Questions à traiter:
a) D'après le texte sur le Parti démocrate, quelle part des voix les électeurs noirs urbains du Nord ont-ils donnée à Roosevelt lors des élections de 1936 ?
b) Prolongez le texte sur le Parti démocrate à partir de sa dernière phrase.

Texte fourni:
Ainsi, le Parti démocrate du début du XXe siècle était un conglomérat quelque peu étrange de protestants sudistes racistes et d’immigrés non anglo-saxons, pour la plupart catholiques, auquel la Grande Dépression a ajouté une composante déstabilisante : les électeurs noirs urbains du Nord. Désespérés par l’inaction des républicains sous Hoover, ils se sont tournés en masse vers les démocrates, votant par exemple pour Roosevelt avec 76 % des voix lors des élections de 1936. La Seconde Guerre mondiale, au cours de laquelle près d’un million de Noirs se sont battus pour un pays qui les traitait comme des citoyens de seconde zone, a finalement conduit à l’intégration raciale au sein des forces armées, par décret du président Truman – un démocrate – en 1948, ce qui a déclenché la première dissidence des démocrates du Sud, prélude à de nombreuses autres.

Mais c’est la lutte pour les droits civiques, officiellement inaugurée par l’arrêt Brown v. Board of Education de la Cour suprême en 1953, déclarant inconstitutionnelle la ségrégation raciale dans les écoles, qui a provoqué un réalignement de la politique américaine dont les conséquences sont encore visibles aujourd’hui. Les administrations démocrates de Kennedy et surtout de Johnson se sont résolument alignées sur la minorité noire, s’aliénant ainsi définitivement les Blancs du Sud, qui se sont progressivement tournés vers le parti républicain, et ont créé une nouvelle ère de domination républicaine, du moins au niveau présidentiel (entre 1968 et 1992, il n’y a eu qu’un seul président démocrate et quatre présidents républicains).

(Données de légendes extraites)
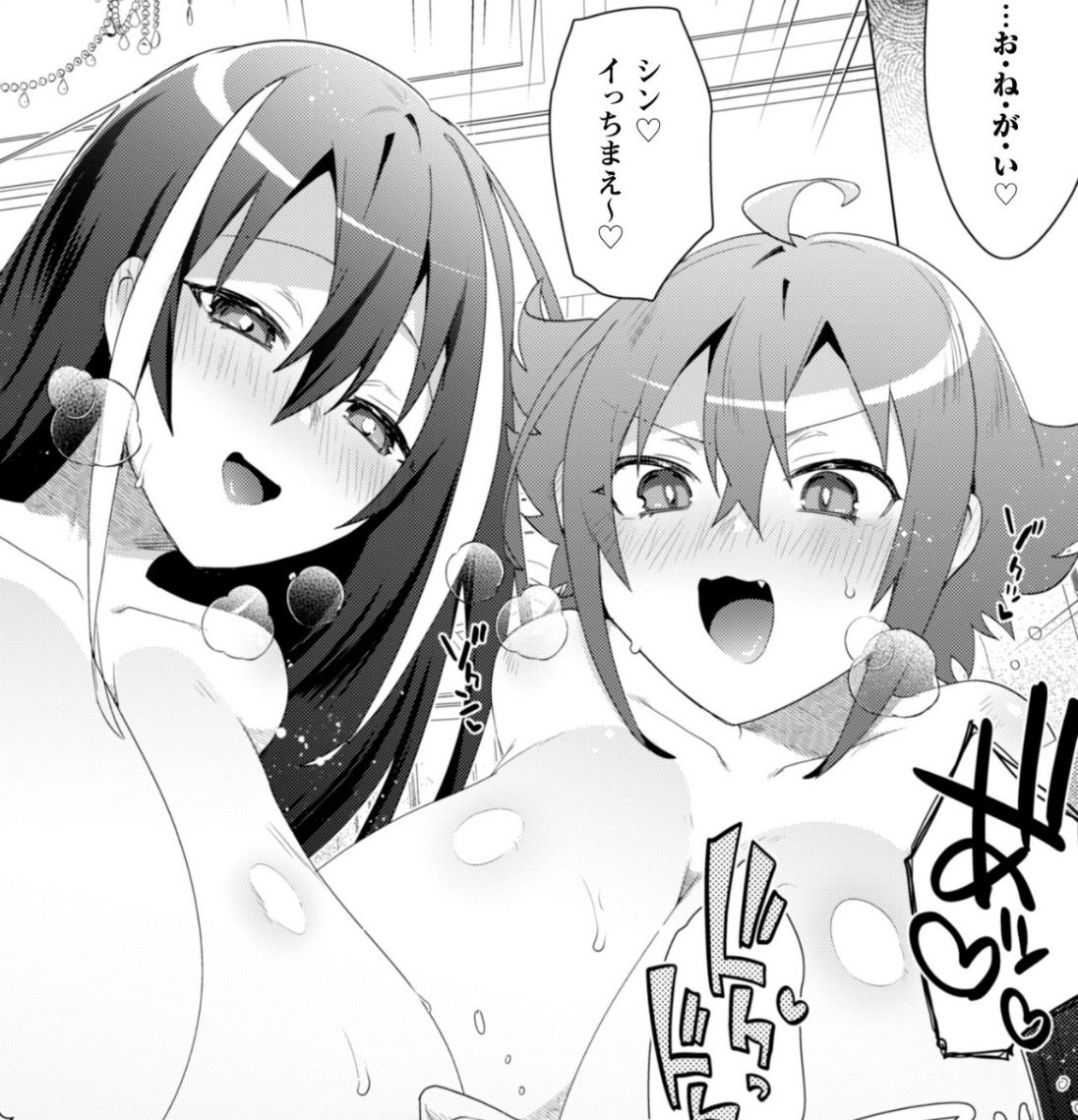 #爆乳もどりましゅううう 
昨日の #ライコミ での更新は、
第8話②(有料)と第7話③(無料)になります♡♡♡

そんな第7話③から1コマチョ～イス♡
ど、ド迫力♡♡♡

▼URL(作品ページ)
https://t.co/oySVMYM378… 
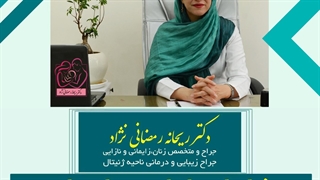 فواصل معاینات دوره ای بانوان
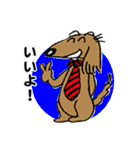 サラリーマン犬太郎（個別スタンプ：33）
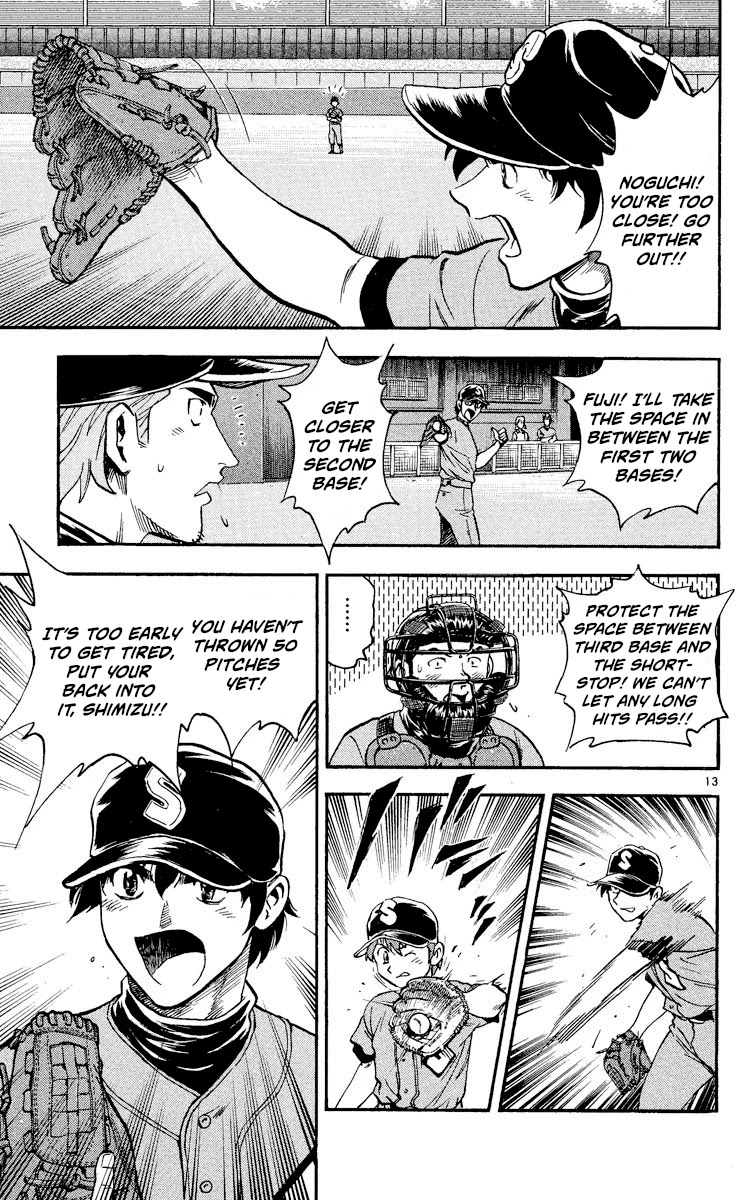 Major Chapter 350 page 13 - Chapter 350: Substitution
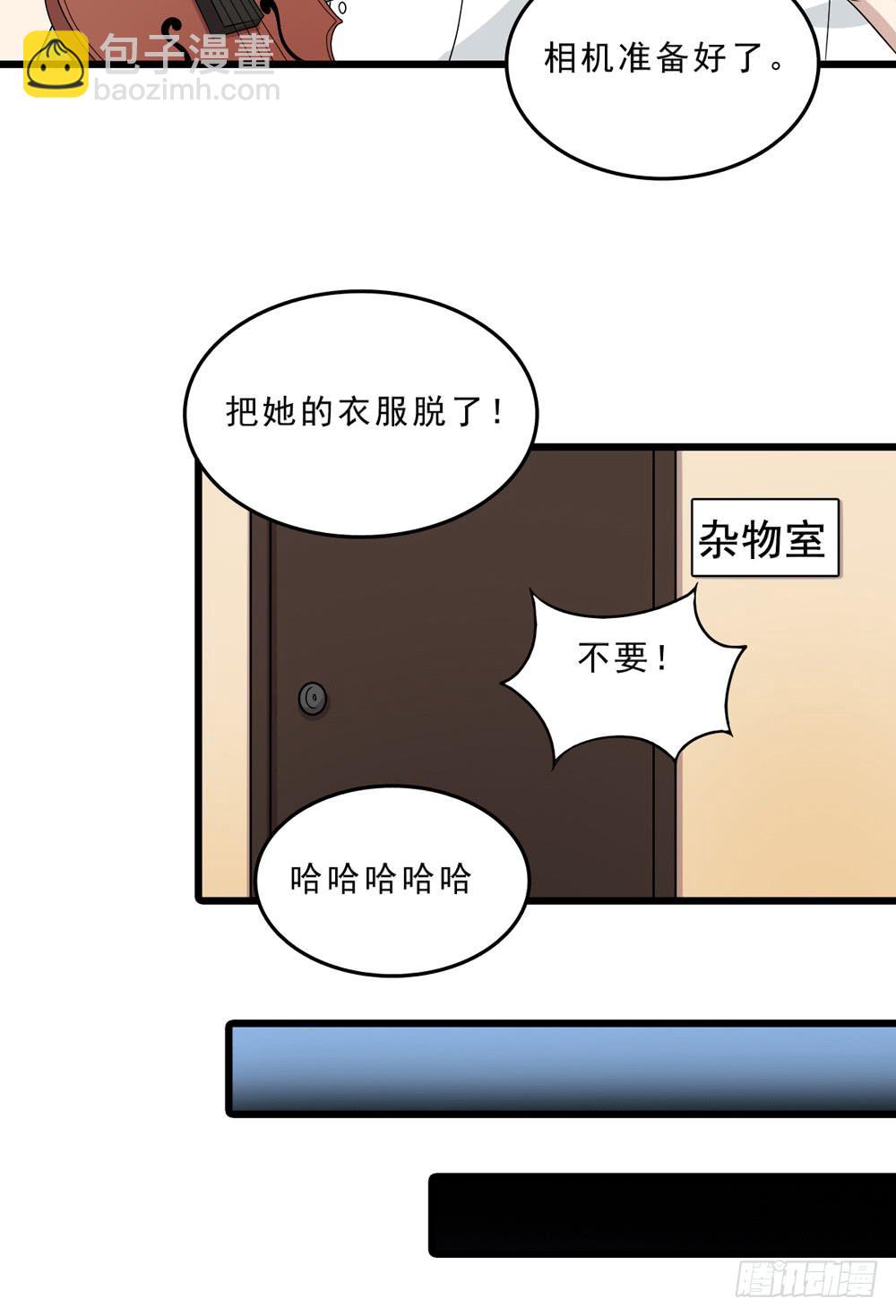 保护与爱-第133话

Corrigé:
a) 76 % des voix.

b)
Et ce n’est pas tout : les immigrants non anglo-saxons et catholiques du Nord, qui avaient constitué l’autre grand pilier de la coalition démocrate pendant la majeure partie du 20e siècle, ont également commencé à se tourner vers les républicains en raison d’une part de la concurrence que leur livraient les minorités raciales pour les emplois de cols bleus et d’autre part des conséquences de la désindustrialisation et de la perte d’emplois au profit de pays où les salaires sont moins élevés. Le parti républicain des premières années de la guerre froide était le parti des milieux d’affaires, mais les conséquences de la désindustrialisation et de la perte d’emplois au profit des pays à bas salaires n’ont pas été imputées aux républicains, parce qu’ils tenaient un discours plus isolationniste, bien que dans la pratique, ils aient été les principaux responsables de ces politiques.

Le parti républicain de l’époque de Reagan était donc un curieux amalgame d’électeurs de la classe supérieure (les vieux WASP de toujours) et de la classe inférieure (les ex-démocrates blancs du Sud et du Nord), tandis que les démocrates étaient le parti des minorités raciales et, de moins en moins, de la classe ouvrière du Nord.

Cependant, tout mouvement politique engendre des contre-réactions : en l’occurrence, l’absorption par le Parti républicain des électeurs du Sud signifiait à la fois la reprise d’une grande partie de leurs positions sociales et religieuses, dont notamment l’opposition à l’avortement et aux relations homosexuelles, et une tentation autoritaire, visant en premier lieu à tenter d’exclure autant que possible les minorités de l’accès aux urnes. La domination croissante de l’aile évangélique du parti républicain a généré un exode croissant des électeurs républicains du Nord ayant fait des études supérieures et ne souscrivant pas à ces positions (plus tard, l’entrée en scène de la question du mariage pour tous a exacerbé ce mouvement).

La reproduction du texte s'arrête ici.